# calling ETN from Ontario



## Mr.Chips (May 23, 2008)

I have been trying without success to contact ETN using their toll free number 01 800 8000 that is given on their English site.I was able to contact ETN in Guadalajara but they did not have an English speaking operator.Any suggestions how I can get through to an English speaking operator at ETN.I wish to confirm a booking I made through their English website.Thanks.


----------



## seismeses (Oct 2, 2009)

Mr.Chips said:


> I have been trying without success to contact ETN using their toll free number 01 800 8000 that is given on their English site.I was able to contact ETN in Guadalajara but they did not have an English speaking operator.Any suggestions how I can get through to an English speaking operator at ETN.I wish to confirm a booking I made through their English website.Thanks.


I've not had luck getting an English-speaker on the phone, unfortunately.
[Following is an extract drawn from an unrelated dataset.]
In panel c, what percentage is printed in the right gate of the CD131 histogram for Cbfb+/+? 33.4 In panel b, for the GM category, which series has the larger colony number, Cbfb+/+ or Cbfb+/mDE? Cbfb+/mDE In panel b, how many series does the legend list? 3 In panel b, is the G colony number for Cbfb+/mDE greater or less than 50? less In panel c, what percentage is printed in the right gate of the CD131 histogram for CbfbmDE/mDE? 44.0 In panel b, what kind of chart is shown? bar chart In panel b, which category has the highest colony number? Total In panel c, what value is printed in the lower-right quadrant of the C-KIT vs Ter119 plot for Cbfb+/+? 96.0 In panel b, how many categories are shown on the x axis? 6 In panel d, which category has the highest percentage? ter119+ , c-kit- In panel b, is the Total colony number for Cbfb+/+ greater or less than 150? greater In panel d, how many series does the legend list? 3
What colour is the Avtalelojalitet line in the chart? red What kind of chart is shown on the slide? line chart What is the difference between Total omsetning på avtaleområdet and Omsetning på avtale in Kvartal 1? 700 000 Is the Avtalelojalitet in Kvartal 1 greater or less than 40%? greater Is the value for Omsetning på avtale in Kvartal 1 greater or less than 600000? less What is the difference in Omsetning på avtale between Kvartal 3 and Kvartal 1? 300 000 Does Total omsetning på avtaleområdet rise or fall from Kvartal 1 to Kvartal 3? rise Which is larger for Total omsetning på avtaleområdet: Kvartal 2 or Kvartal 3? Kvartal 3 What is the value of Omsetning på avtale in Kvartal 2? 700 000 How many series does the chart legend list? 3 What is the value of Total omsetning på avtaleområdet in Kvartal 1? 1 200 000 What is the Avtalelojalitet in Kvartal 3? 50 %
However, I've used the "live chat" option for help, which allows you to ask questions in real time, instant messenger style. It's still in Spanish, so you'd need some Spanish-language skill, but it gives you a little extra down time to consult your dictionary, and you don't have to struggle to understand quickly spoken Spanish.


----------



## Southbound (Sep 28, 2009)

*Dictionary.com Highly Recommended....*



seismeses said:


> I've not had luck getting an English-speaker on the phone, unfortunately. However, I've used the "live chat" option for help, which allows you to ask questions in real time, instant messenger style. It's still in Spanish, so you'd need some Spanish-language skill, but it gives you a little extra down time to consult your dictionary, and you don't have to struggle to understand quickly spoken Spanish.


If you happen to use a site with "Tabs" like Firefox it is possible to quickly switch between the dictionary.com Spanish full text translator and a "live" chat session in Spanish.
It is fast, and a tremendous help for many languages!
Give it a try.


----------